How to Create a Combined Dataset with Union All in Presto and PostgreSQL

Presto Solution

To achieve the desired result in Presto, you can use a similar approach as shown in the PostgreSQL example:

-- SAMPLE DATA
WITH dataset(name, time, lifetime_visit_at_hospital) AS (
    values ('jack', '2022-12-02 03:25:00.000', 1),
    ('jack', '2022-12-02 03:33:00.000', 2),
    ('jack', '2022-12-03 01:13:00.000', 3),
    ('jack', '2022-12-03 01:15:00.000', 4),
    ('jack', '2022-12-04 00:52:00.000', 5),
    ('amanda', '2017-01-01 05:03:00.000', 1),
    ('sam', '2023-01-26 23:13:00.000', 1),
    ('sam', '2023-02-12 17:35:00.000', 2)
)

-- QUERY
SELECT *
FROM dataset
UNION ALL
SELECT name, '1900-01-01 00:00:00.000', 0
FROM (
  SELECT DISTINCT name FROM dataset
) subquery
ORDER BY name, lifetime_visit_at_hospital;

This query first selects the distinct names from the dataset CTE and then uses the UNION ALL operator to combine the original data with a new row for each distinct name.
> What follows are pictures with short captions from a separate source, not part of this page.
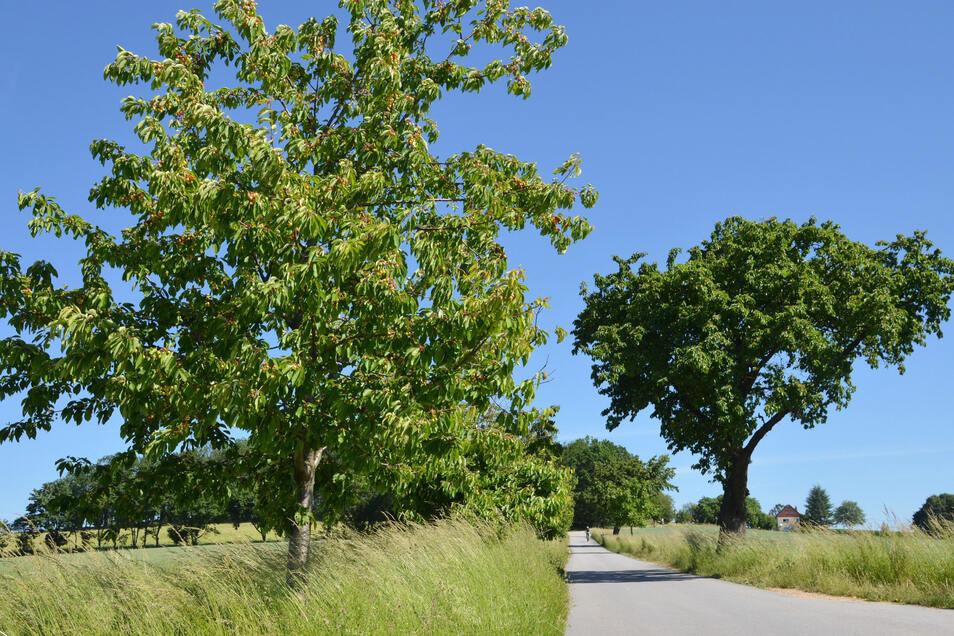 Bäume voller saftiger Früchtchen: Auf der Straße zwischen Königshain und Liebstein wachsen zahlreiche Kirschbäume.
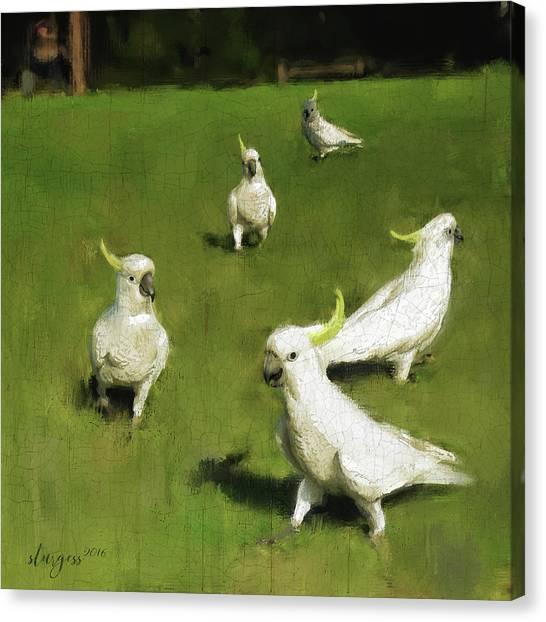 Cockatoo Canvas Print - Cockatoo  by Simon Sturge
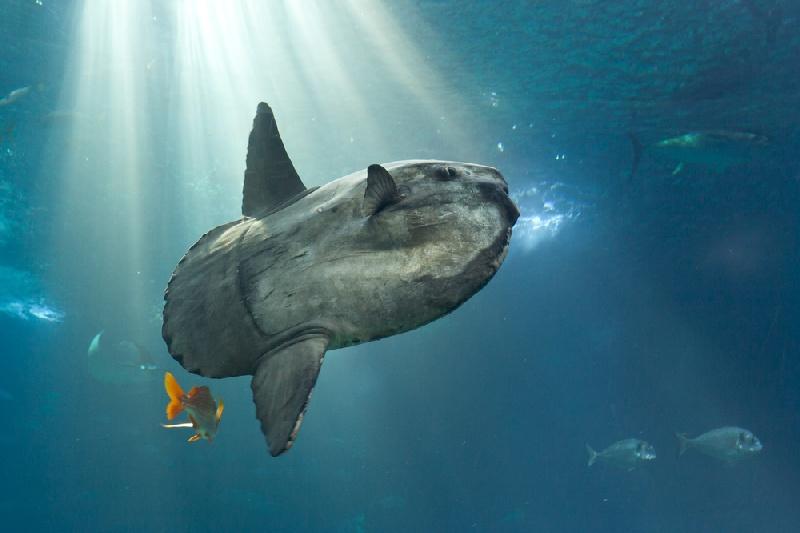 berenang bersama ikan mola-mola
The new row has a timestamp of '1900-01-01 00:00:00.000' and a lifetime visit count of 0.

PostgreSQL Solution

The same approach can be used in PostgreSQL:

-- SAMPLE DATA
WITH dataset(name, time, lifetime_visit_at_hospital) AS (
    values ('jack', '2022-12-02 03:25:00.000', 1),
    ('jack', '2022-12-02 03:33:00.000', 2),
    ('jack', '2022-12-03 01:13:00.000', 3),
    ('jack', '2022-12-03 01:15:00.000', 4),
    ('jack', '2022-12-04 00:52:00.000', 5),
    ('amanda', '2017-01-01 05:03:00.000', 1),
    ('sam', '2023-01-26 23:13:00.000', 1),
    ('sam', '2023-02-12 17:35:00.000', 2)
)

-- QUERY
SELECT *
FROM (
  SELECT name, time, lifetime_visit_at_hospital FROM dataset
  UNION ALL
  SELECT name, '1900-01-01 00:00:00.000', 0 FROM (
    SELECT DISTINCT name FROM dataset
  ) subquery
) AS combined_dataset
ORDER BY name, lifetime_visit_at_hospital;

This query uses the UNION ALL operator to combine two separate queries: one that selects all rows from the original data and another that selects only the distinct names. The resulting combined dataset is then sorted by name and lifetime visit count.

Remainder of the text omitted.